Кроткого нрава, смиренен, непристрастный ни к табаку, ни к спиртному и – что пуще того поражало мужиков – не матерился. В горячке работы, случалось, дернет молотком по руке, да так, что небо с овчинку покажется. Иной на его месте не утерпел бы, заругался с солью, помянул бы и мать, и святителя… А он только скрипнет зубами от боли, поплюет на саднившее место, проговорит: «Ах, по шее пирогом! Как же это я так?!»
Рожновские мужики, меткие на прозвища, так и прозвали Стегнея – По Шее Пирогом – это была единственная зацепка позубоскалить над ним.
– Тебя как звать-величать? По документам ты кто? – спрашивали парни. Кто кличет тебя Стегнеем, кто – Степаном, а кто – По Шее Пирогом…
– Зовут-то? Правильно-то? – озаряя милой улыбкой кроткое простое лицо, отвечал Стегней. – А и сам не ведаю! Я не письменный, не хрещеный, а читаю по слогам. Мать-то родить родила, а назвать не успела – померла… Батька с горя запил, братцы мои, и чертил долго, потерял паспорт и мои метрики. С тех пор сам не знаю, кто я: Стегней, Степан или кто другой… – говорил он, не спуская улыбки с лица; зубы у него были ровные, белые, как кипень, при бледно-розовых деснах.

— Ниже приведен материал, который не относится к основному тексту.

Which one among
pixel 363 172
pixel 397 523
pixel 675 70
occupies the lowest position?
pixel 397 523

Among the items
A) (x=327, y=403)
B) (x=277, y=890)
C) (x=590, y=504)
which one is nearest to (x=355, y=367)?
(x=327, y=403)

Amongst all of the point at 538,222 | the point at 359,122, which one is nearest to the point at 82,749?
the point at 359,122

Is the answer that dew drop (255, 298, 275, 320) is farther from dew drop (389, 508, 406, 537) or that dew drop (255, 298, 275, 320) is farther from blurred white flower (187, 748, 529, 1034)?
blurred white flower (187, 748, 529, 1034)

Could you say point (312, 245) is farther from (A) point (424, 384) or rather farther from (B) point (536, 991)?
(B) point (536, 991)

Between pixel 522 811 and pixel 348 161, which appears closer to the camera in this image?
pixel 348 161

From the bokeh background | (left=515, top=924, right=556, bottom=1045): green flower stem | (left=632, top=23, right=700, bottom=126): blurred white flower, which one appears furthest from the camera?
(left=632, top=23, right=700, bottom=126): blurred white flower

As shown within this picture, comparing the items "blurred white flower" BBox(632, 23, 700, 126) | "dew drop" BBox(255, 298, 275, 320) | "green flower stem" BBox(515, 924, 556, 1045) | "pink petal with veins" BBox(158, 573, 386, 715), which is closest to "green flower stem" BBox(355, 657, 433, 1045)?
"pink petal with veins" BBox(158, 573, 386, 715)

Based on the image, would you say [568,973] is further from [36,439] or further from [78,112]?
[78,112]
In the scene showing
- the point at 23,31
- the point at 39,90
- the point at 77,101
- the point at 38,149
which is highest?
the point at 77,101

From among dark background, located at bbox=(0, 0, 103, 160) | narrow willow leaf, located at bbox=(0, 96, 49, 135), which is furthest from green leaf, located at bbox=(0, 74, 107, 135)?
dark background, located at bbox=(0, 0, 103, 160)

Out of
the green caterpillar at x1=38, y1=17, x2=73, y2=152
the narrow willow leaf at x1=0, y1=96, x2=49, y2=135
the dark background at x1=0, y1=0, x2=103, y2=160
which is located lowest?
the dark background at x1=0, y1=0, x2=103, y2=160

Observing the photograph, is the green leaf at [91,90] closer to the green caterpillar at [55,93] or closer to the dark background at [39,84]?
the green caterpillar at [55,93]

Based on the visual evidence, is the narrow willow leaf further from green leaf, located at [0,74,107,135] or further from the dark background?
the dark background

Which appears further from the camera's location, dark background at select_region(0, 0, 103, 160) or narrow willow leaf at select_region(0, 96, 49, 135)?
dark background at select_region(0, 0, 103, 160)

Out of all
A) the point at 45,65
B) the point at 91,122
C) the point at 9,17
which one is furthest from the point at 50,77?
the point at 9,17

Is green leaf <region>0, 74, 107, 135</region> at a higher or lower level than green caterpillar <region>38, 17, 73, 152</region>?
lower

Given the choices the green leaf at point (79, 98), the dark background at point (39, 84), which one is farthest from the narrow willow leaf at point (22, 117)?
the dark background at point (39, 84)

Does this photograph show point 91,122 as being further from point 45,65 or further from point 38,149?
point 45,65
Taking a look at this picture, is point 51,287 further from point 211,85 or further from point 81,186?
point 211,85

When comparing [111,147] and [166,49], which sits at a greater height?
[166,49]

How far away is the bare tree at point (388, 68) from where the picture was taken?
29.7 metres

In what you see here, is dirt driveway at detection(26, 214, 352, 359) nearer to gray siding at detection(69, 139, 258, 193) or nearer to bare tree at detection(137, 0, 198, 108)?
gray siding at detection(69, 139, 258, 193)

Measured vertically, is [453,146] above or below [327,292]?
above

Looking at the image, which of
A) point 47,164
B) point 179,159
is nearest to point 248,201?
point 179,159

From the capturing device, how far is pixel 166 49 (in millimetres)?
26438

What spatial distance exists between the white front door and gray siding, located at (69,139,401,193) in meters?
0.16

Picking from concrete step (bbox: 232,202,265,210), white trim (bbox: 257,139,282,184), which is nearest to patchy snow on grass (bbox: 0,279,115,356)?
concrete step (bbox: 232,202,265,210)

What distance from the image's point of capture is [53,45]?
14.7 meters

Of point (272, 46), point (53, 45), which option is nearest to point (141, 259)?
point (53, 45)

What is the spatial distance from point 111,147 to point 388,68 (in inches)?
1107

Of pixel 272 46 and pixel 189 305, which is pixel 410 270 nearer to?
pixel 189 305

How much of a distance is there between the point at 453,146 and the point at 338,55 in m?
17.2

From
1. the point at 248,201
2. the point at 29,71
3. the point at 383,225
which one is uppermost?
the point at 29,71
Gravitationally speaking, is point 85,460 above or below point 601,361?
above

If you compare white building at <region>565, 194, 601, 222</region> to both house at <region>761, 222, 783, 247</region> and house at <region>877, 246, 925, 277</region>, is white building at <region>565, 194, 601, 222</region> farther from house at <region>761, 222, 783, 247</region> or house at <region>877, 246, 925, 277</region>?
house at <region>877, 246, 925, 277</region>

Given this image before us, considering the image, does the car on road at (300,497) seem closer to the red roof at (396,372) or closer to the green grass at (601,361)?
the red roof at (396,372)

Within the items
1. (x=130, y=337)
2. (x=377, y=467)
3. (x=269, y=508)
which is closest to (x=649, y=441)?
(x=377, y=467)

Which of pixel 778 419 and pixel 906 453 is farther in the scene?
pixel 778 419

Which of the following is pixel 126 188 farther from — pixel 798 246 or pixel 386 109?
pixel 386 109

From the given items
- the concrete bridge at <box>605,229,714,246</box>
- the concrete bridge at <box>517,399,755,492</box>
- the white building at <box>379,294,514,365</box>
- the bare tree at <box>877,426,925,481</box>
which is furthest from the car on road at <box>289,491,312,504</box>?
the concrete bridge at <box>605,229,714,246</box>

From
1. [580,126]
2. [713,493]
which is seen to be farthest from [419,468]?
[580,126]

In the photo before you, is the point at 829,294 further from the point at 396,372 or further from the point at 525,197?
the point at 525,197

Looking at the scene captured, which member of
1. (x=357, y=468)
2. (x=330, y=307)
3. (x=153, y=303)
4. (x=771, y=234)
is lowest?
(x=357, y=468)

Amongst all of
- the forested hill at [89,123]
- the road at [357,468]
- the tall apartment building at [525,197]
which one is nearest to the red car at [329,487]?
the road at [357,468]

– Дак а кто же прозвище-то тебе присупонил? – приставали парни. – Уж больно нехорошо так-то обозвали…
– Пошто нехорошо? Пирогом-то? – пошучивал Стегней. – Нет, ничаво, сойдет… Это я, верно, сам себе накликал, уж такое у меня присловье, любовь к пирогам… Да что за беда? Прозвали и прозвали, нехай зовут. Пускай хоть горшком, або в печь не засунули…
– Да ведь тебе, небось, обидно, когда так-то назовут, особливо при девках?
– Ни капельки, ни вот столько…
– Ну-у? – не верили ему…
– Крест на пузе, не брешу, – отвечал запальчиво Стегней. – Оскорбляет не то, что слышишь, а то, что болтаешь. Если, скажем, лаешься как кобель или пыль людям в глаза пускаешь… пьешь, опять же… А так… что же тут плохого…
– Да так-то оно так, верно… – соглашались.
– То-то оно и есть! – с неотразимой логикой заканчивал Стегней.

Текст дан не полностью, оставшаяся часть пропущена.